> _Dataset extract_:

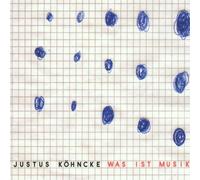 Koehncke, Justus - Was Ist Muzik ?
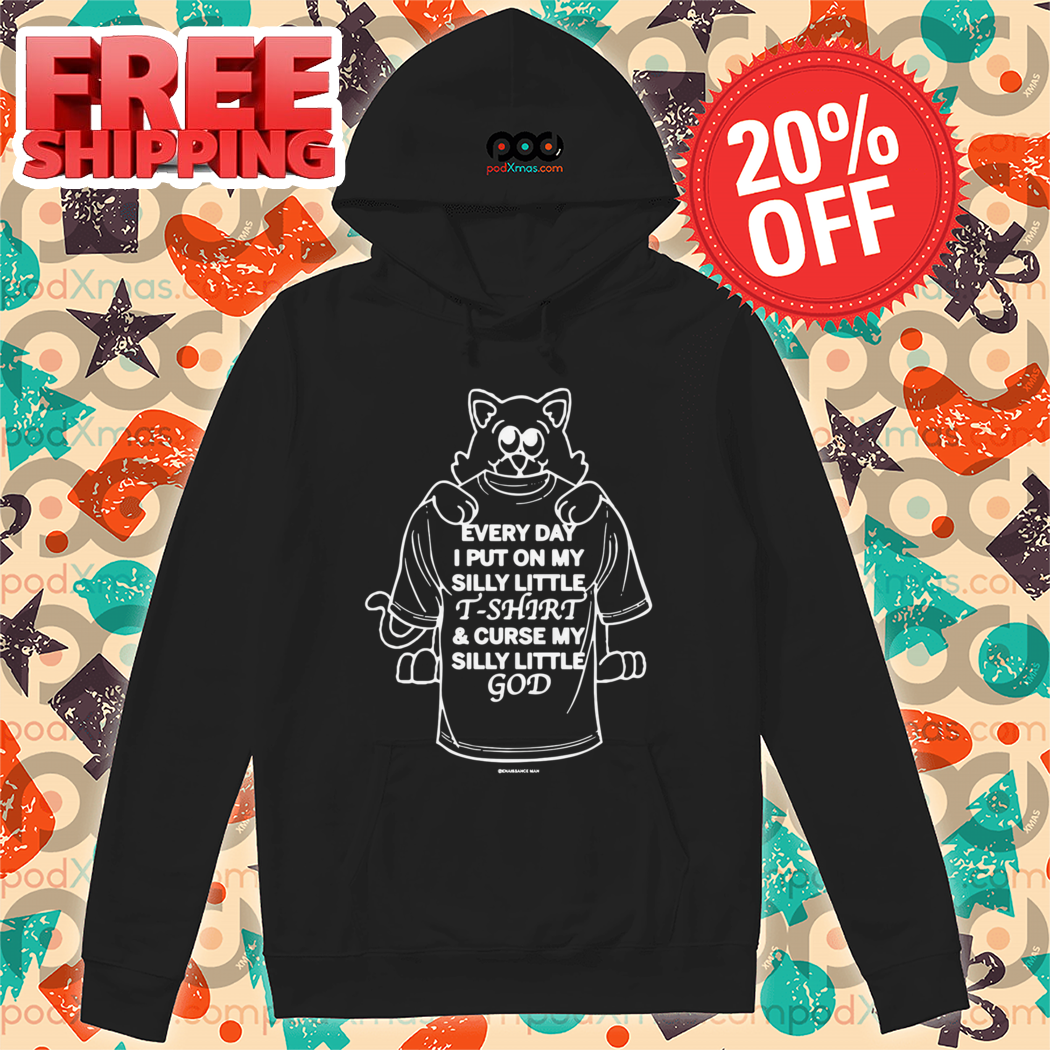 Cat Every Day I Put On My Silly Little T-Shirt And Curse My Silly Little God Shirt
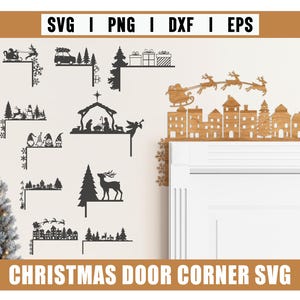 Op de afbeelding: Een verzameling zwarte kerst-thema deurhoek SVG-ontwerpen. De ontwerpen bevatten silhouetten van de slee van de kerstman, een kerststal, kabouters en een hert. De tekst "SVG | PNG | DXF | EPS" staat bovenaan en "CHRISTMAS DOOR CORNER SVG" onderaan.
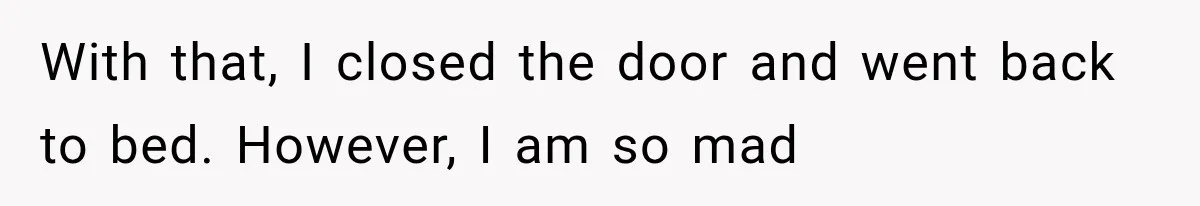 Woman Lets Best Friend Sleep Beside Her After His Cot Breaks, Then Starts Questioning Their Entire Friendship With that, I closed the door and went back to bed. However, I am so mad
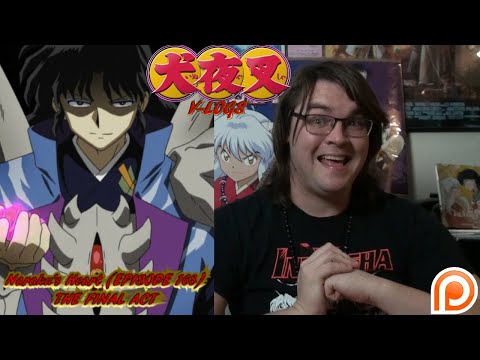 InuYasha V-Logs - NARAKU'S HEART (Episode 168) ITS GOOD TO BE BACK!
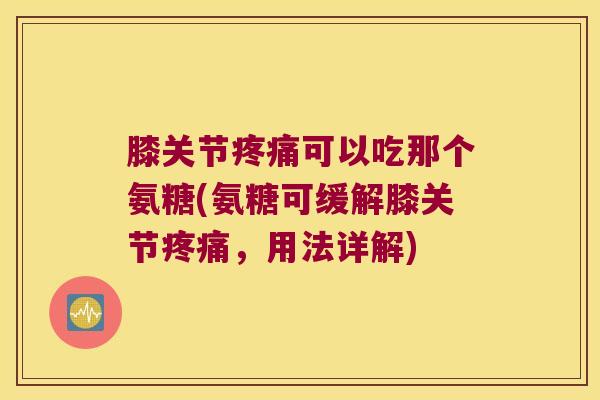 膝关节可以吃那个氨糖(氨糖可缓解膝关节，用法详解)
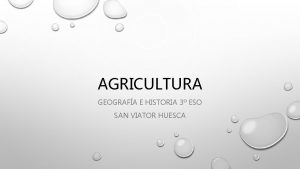 AGRICULTURA GEOGRAFA E HISTORIA 3 ESO SAN VIATOR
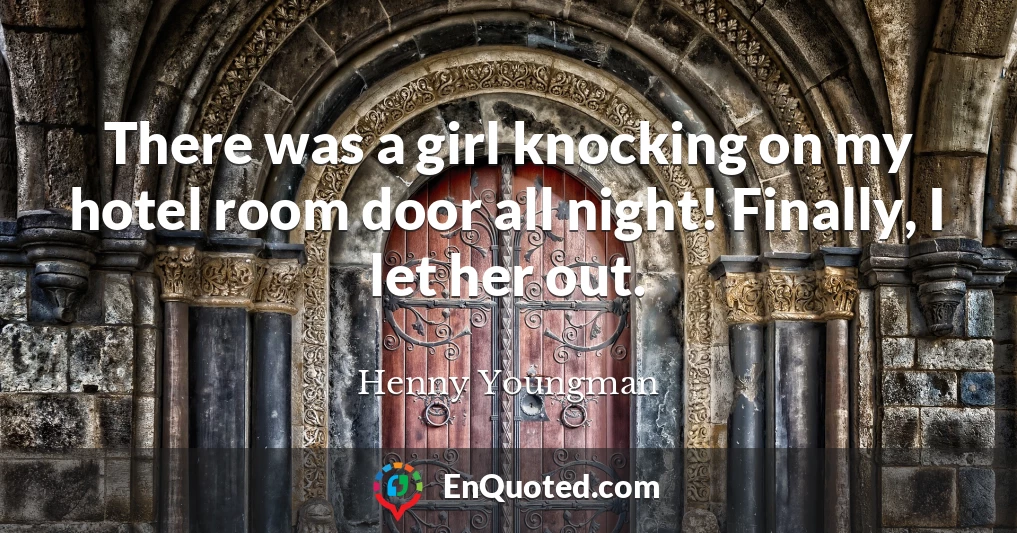 There was a girl knocking on my hotel room door all night! Finally, I let her out.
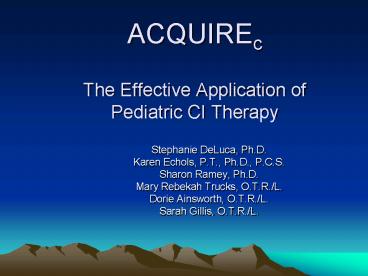 ACQUIREc The Effective Application of Pediatric CI Therapy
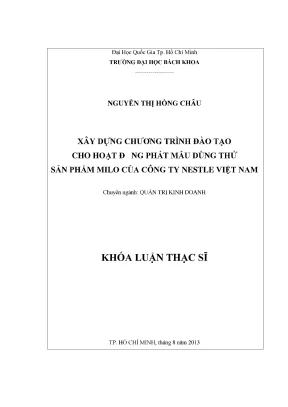 Luận văn thạc sĩ quản trị kinh doanh xây dựng chương trình đào tạo cho hoạt động phát mẫu dùng thử sản phẩm milo của công ty neslte việt nam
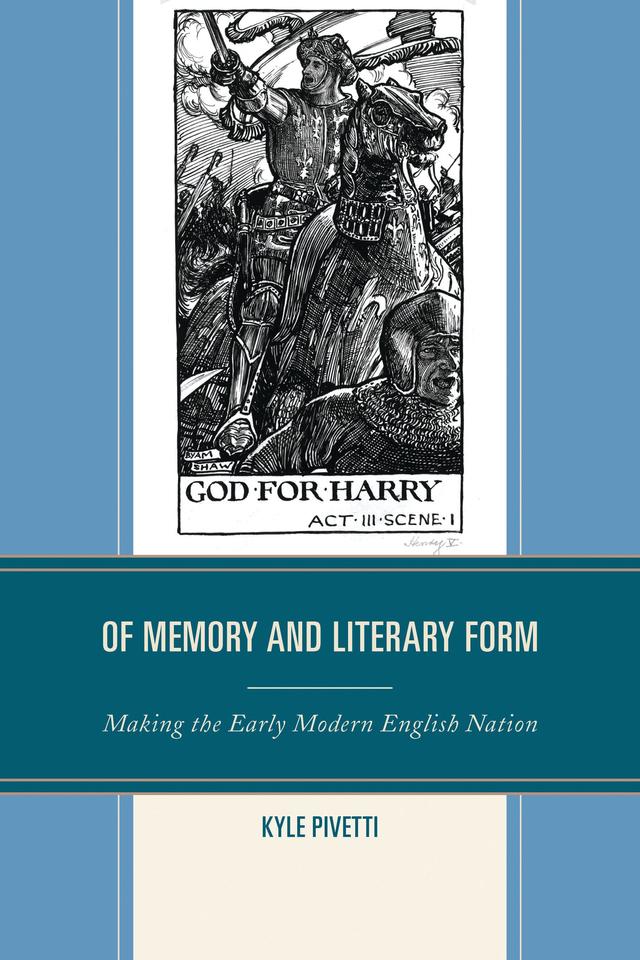 Of Memory and Literary Form by Kyle Pivetti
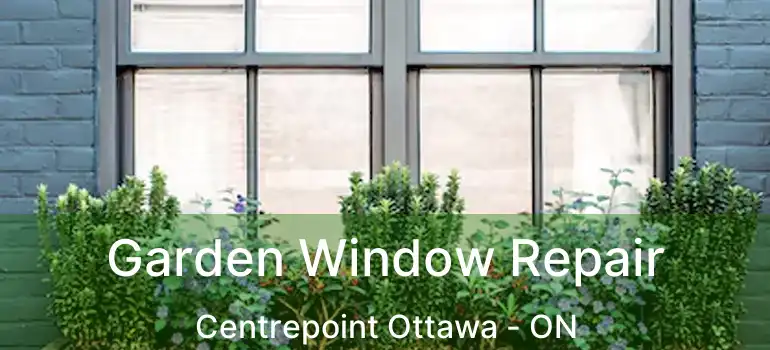  Garden Window Repair Centrepoint Ottawa - ON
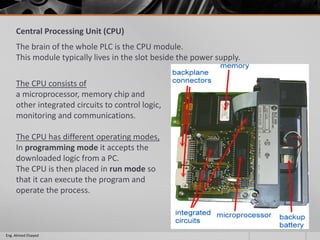 Central Processing Unit (CPU)
The brain of the whole PLC is the CPU module.
This module typically lives in the slot beside the power supply.
The CPU consists of
a microprocessor, memory chip and
other integrated circuits to control logic,
monitoring and communications.
The CPU has different operating modes,
In programming mode it accepts the
downloaded logic from a PC.
The CPU is then placed in run mode so
that it can execute the program and
operate the process.
Eng. Ahmed Elsayed
 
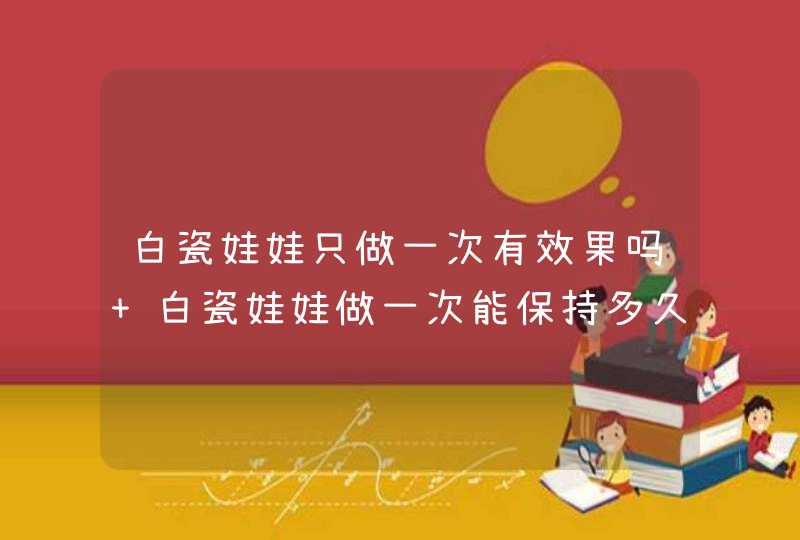 白瓷娃娃只做一次有效果吗 白瓷娃娃做一次能保持多久,第1张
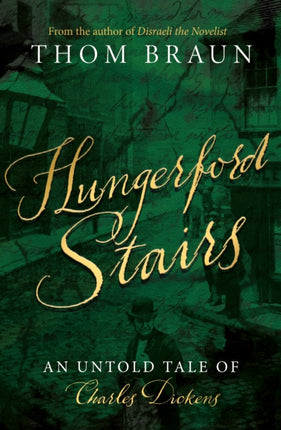 Hungerford Stairs: An Untold Tale of Charles Dickens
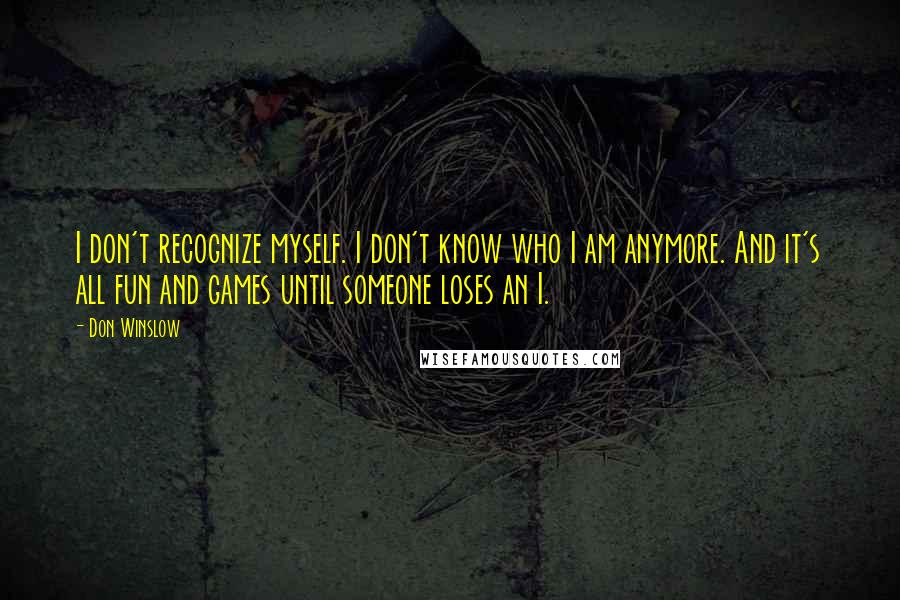 Don Winslow Quotes: I don't recognize myself. I don't know who I am anymore. And it's all fun and games until someone loses an I.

> _Task description_: Reproduce each line above exactly, but not a single picture.

> _Reply to the exercise_:
 Koehncke, Justus - Was Ist Muzik ?
 Cat Every Day I Put On My Silly Little T-Shirt And Curse My Silly Little God Shirt
 Op de afbeelding: Een verzameling zwarte kerst-thema deurhoek SVG-ontwerpen. De ontwerpen bevatten silhouetten van de slee van de kerstman, een kerststal, kabouters en een hert. De tekst "SVG | PNG | DXF | EPS" staat bovenaan en "CHRISTMAS DOOR CORNER SVG" onderaan.
 Woman Lets Best Friend Sleep Beside Her After His Cot Breaks, Then Starts Questioning Their Entire Friendship With that, I closed the door and went back to bed. However, I am so mad
 InuYasha V-Logs - NARAKU'S HEART (Episode 168) ITS GOOD TO BE BACK!
 膝关节可以吃那个氨糖(氨糖可缓解膝关节，用法详解)
 AGRICULTURA GEOGRAFA E HISTORIA 3 ESO SAN VIATOR
 There was a girl knocking on my hotel room door all night! Finally, I let her out.
 ACQUIREc The Effective Application of Pediatric CI Therapy
 Luận văn thạc sĩ quản trị kinh doanh xây dựng chương trình đào tạo cho hoạt động phát mẫu dùng thử sản phẩm milo của công ty neslte việt nam
 Of Memory and Literary Form by Kyle Pivetti
  Garden Window Repair Centrepoint Ottawa - ON
 Central Processing Unit (CPU)
The brain of the whole PLC is the CPU module.
This module typically lives in the slot beside the power supply.
The CPU consists of
a microprocessor, memory chip and
other integrated circuits to control logic,
monitoring and communications.
The CPU has different operating modes,
In programming mode it accepts the
downloaded logic from a PC.
The CPU is then placed in run mode so
that it can execute the program and
operate the process.
Eng. Ahmed Elsayed
 
 白瓷娃娃只做一次有效果吗 白瓷娃娃做一次能保持多久,第1张
 Hungerford Stairs: An Untold Tale of Charles Dickens
 Don Winslow Quotes: I don't recognize myself. I don't know who I am anymore. And it's all fun and games until someone loses an I.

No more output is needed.